I think this is key. The darktable manual right now is very much like the manual you get with your camera. The camera manual tells you what all the settings do, but it doesn’t help you with how to approach your photography and take better photos. Similarly, the darktable manual doesn’t really help you learn how to approach editing of a particular photo. Arguably, that’s not the job of the manual, but these kinds of resources need to exist.
If we look at some of the commercial software out there, there are lots of tutorials on specific techniques: “How to sharpen in x”, “How to make your photos pop in x”, “How to colour grade” etc. Then there are tutorials on specific genres of photography: “Portrait photography in x”, “Create stunning landscapes in x”, “Better night photography…” etc. These goal-oriented how-tos are wildly popular and very useful (the good ones at least).
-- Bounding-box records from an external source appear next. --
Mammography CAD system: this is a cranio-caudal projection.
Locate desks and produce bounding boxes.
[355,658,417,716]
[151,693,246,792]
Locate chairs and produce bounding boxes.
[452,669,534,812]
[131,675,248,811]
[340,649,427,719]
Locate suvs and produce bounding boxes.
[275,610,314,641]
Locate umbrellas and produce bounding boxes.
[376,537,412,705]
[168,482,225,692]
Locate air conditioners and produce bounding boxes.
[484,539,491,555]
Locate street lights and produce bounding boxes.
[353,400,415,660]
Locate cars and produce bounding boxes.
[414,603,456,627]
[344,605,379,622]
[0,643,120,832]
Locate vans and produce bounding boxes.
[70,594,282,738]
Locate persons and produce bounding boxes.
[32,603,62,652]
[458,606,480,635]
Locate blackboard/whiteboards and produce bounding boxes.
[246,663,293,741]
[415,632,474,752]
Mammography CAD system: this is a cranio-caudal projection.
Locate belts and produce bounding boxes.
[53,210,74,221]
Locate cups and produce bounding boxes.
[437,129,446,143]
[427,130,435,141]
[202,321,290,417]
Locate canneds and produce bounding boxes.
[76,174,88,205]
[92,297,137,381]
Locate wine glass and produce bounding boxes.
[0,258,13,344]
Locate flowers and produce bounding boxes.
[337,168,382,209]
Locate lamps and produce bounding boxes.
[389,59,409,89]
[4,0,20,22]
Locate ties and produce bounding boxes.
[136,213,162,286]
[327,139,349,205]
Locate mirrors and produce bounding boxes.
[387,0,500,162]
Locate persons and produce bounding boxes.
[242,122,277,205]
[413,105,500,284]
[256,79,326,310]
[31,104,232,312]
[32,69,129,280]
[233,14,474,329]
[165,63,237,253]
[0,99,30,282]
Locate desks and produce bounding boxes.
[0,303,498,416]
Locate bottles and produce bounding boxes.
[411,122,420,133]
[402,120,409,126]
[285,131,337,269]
The darktable series by Bruce Williams is excellent and essential viewing for new users. But it by and large still takes a similar approach to the manual, i.e. “this is what each module does”. Bruce has done some more workflow-based videos to help with a particular photography style, but there are not many of these tutorials out there in the wild.
So why aren’t there? I have a feeling it’s simply that there aren’t enough experts at darktable. I spend a lot of time on here and on the Reddit and Facebook darktable groups, and almost everyone is still learning how to use it. After two years of using darktable myself, I still feel I could only do basic tutorials, and even then it would probably be a more “drag this slider until it looks good” approach, because I couldn’t explain when to use Bilateral grid or Local Laplacian Filter, for example. I simply have no idea.
Which brings me to my next point, which is the UI. The addition of more tooltips in recent builds is a big step forward, but they are still very technical, and many tools don’t have them. darktable is excellent for the sheer amount of options it offers the user, but of course this can be overwhelming. I would welcome more goal-oriented tooltips of the type “Adjust this to boost x”, “Turn this down if you see halos” etc. I know this could be very tricky, but I’m just wondering how we can help demystify some of the more obscure labels like “RGB Euclidian Norm” and “Bias correction”.
Incidentally, i wonder if the “Invalid” label in the color calibration module should just be removed. It seems to always scare people until they come across one of the threads that tells them not to worry.